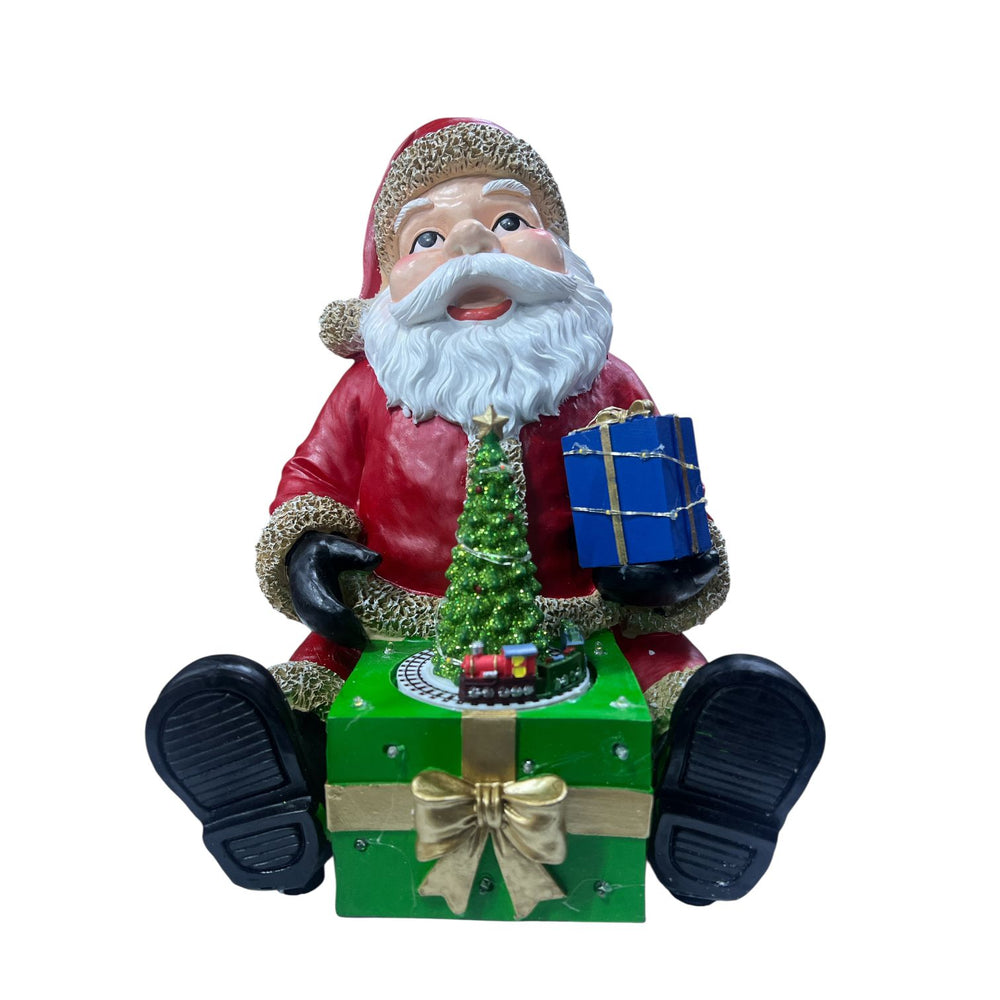Papa Noel Decorativo REGALOS MAGICOS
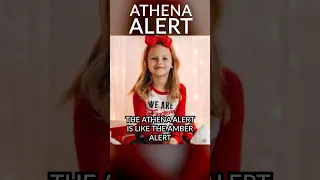 ATHENA Alert is Different Than an AMBER Alert🧑‍⚖️🚨⚠️ #lawyer #texas #law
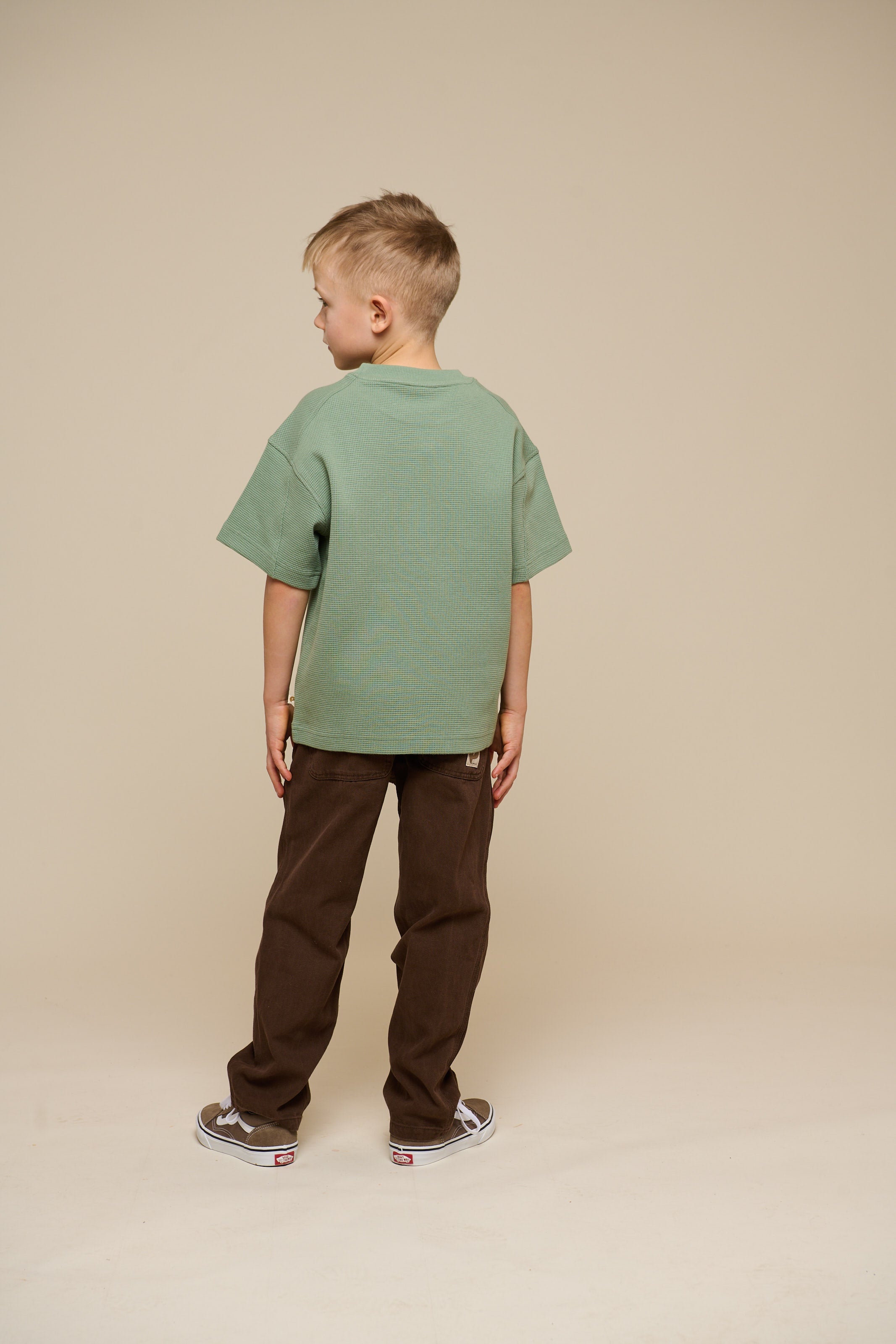 Twill-Hose - Tween - Chocolate | 100607 Carter
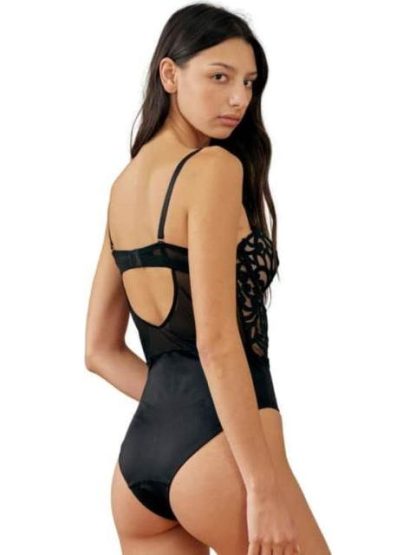 BODY BORDADO NEGRO LOVE TO LOUNGE - Image 2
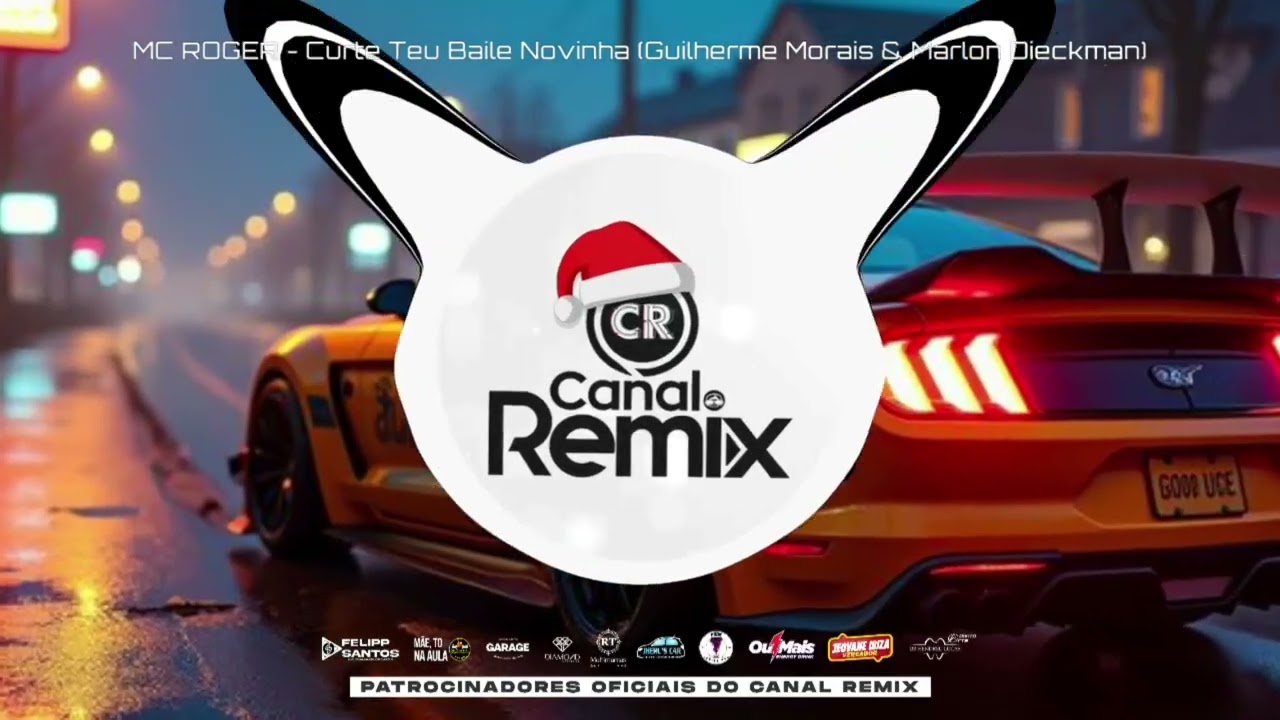 MC ROGER - Curte Teu Baile Novinha (Guilherme Morais & Marlon Dieckman)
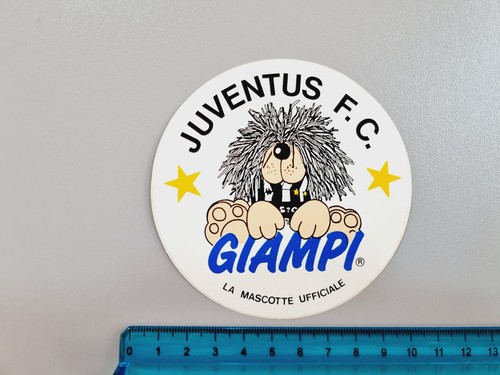 Adesivo juventus giampi - juventus,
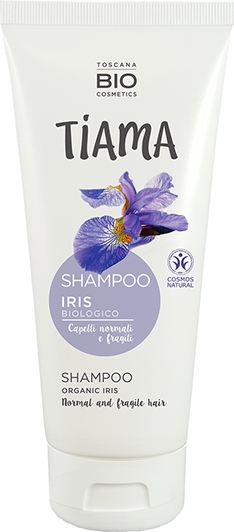 Sampon pentru Par Normat/Fragil cu Iris Bio 200ml Tiama
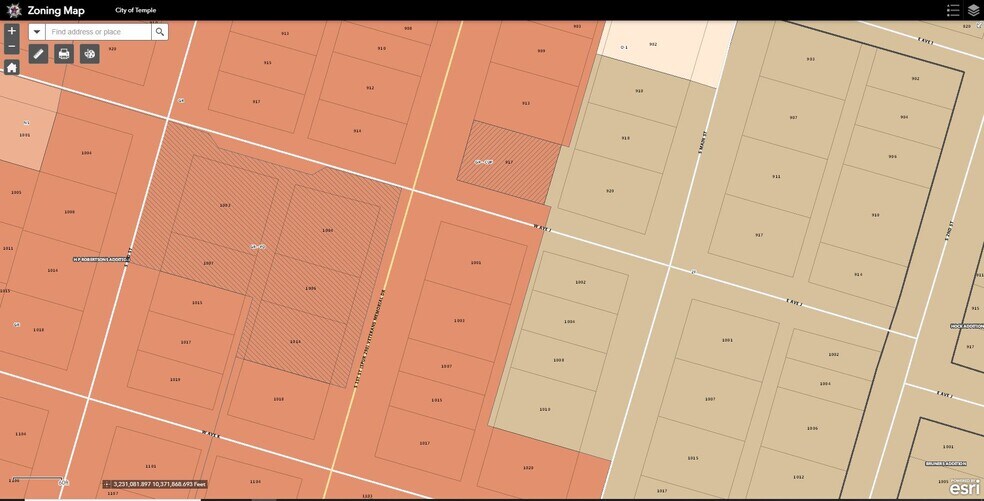 More Photos Of 1001 S 1st St, Temple Auto Dealership For Sale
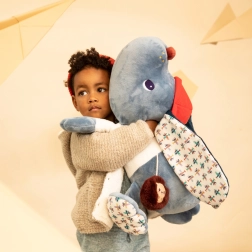 Lilliputiens velká textilní hračka pejsek Jules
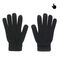 Rukavice - touch screen RY M (22cm) crne.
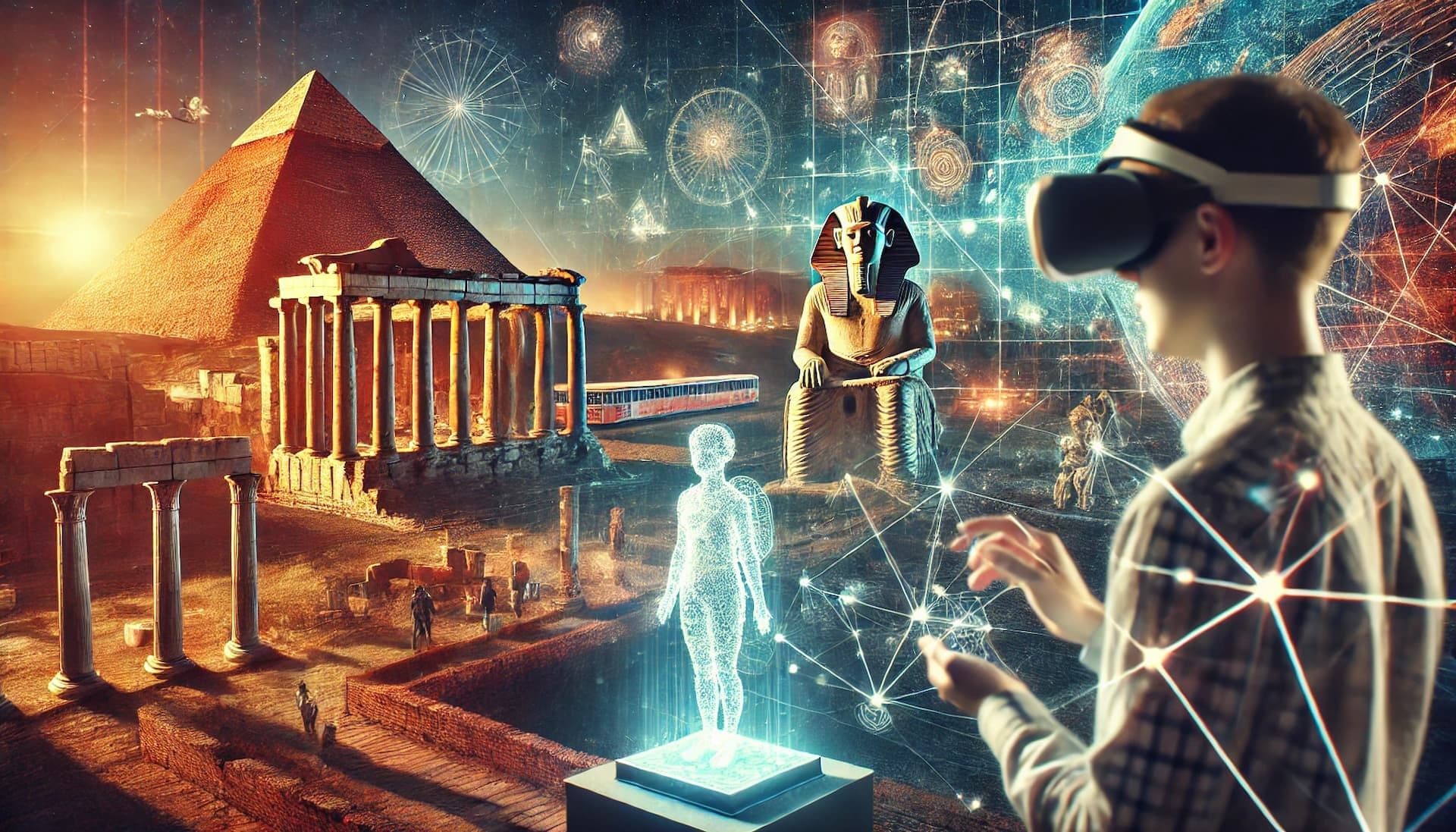 The Metaverse and Cultural Heritage: Preserving History through Virtual Reality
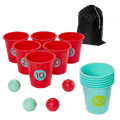Toss and Topple Buckets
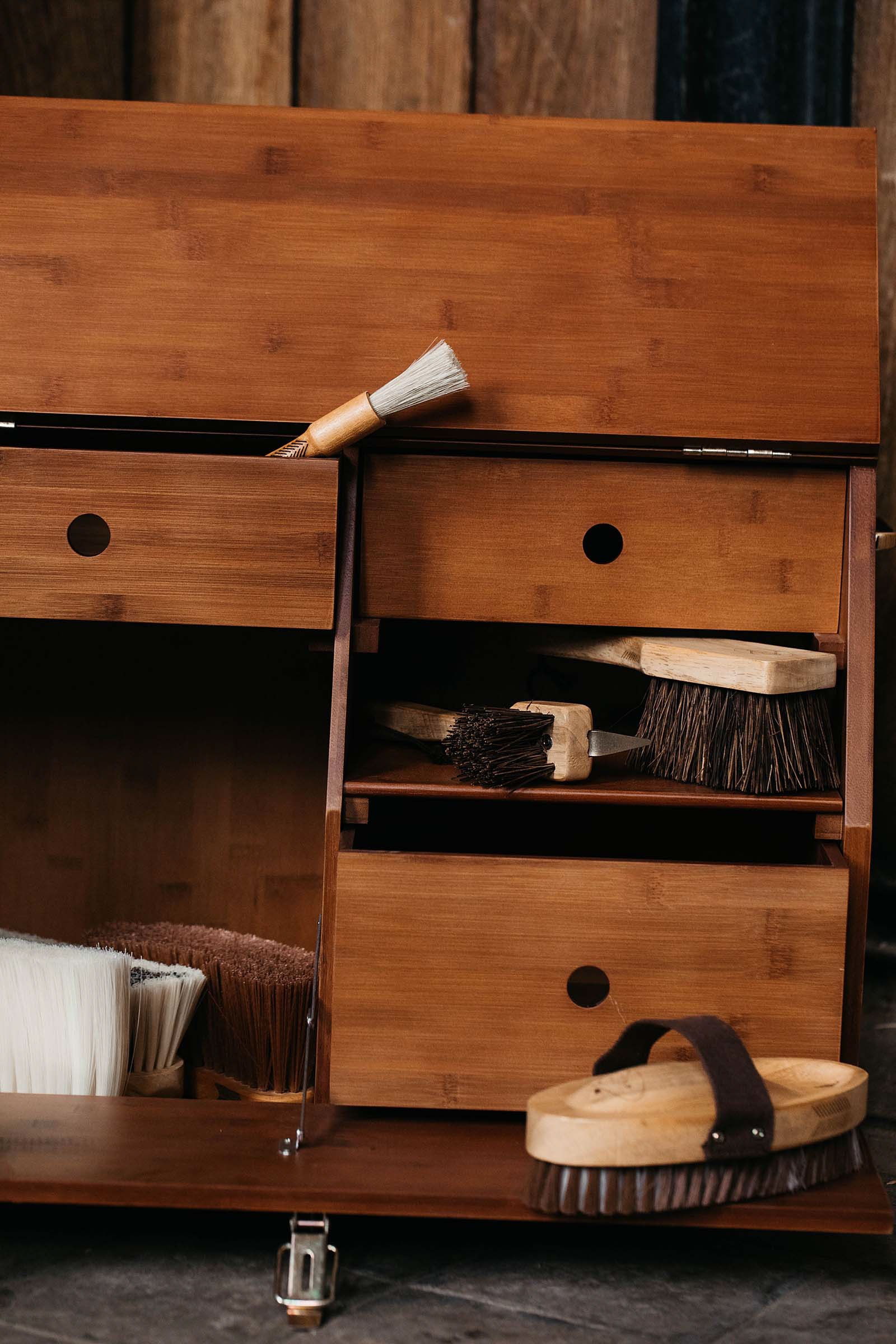 Caja de aseo Show Deluxe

━━━━━━━━━━━━━━━━━━━━━━━━━━━━━━

## Activity
Word for word, restate all of the records. Exclude the pictures.

## Task answer
Papa Noel Decorativo REGALOS MAGICOS
 ATHENA Alert is Different Than an AMBER Alert🧑‍⚖️🚨⚠️ #lawyer #texas #law
 Twill-Hose - Tween - Chocolate | 100607 Carter
 BODY BORDADO NEGRO LOVE TO LOUNGE - Image 2
 MC ROGER - Curte Teu Baile Novinha (Guilherme Morais & Marlon Dieckman)
 Adesivo juventus giampi - juventus,
 Sampon pentru Par Normat/Fragil cu Iris Bio 200ml Tiama
 More Photos Of 1001 S 1st St, Temple Auto Dealership For Sale
 Lilliputiens velká textilní hračka pejsek Jules
 Rukavice - touch screen RY M (22cm) crne.
 The Metaverse and Cultural Heritage: Preserving History through Virtual Reality
Toss and Topple Buckets
 Caja de aseo Show Deluxe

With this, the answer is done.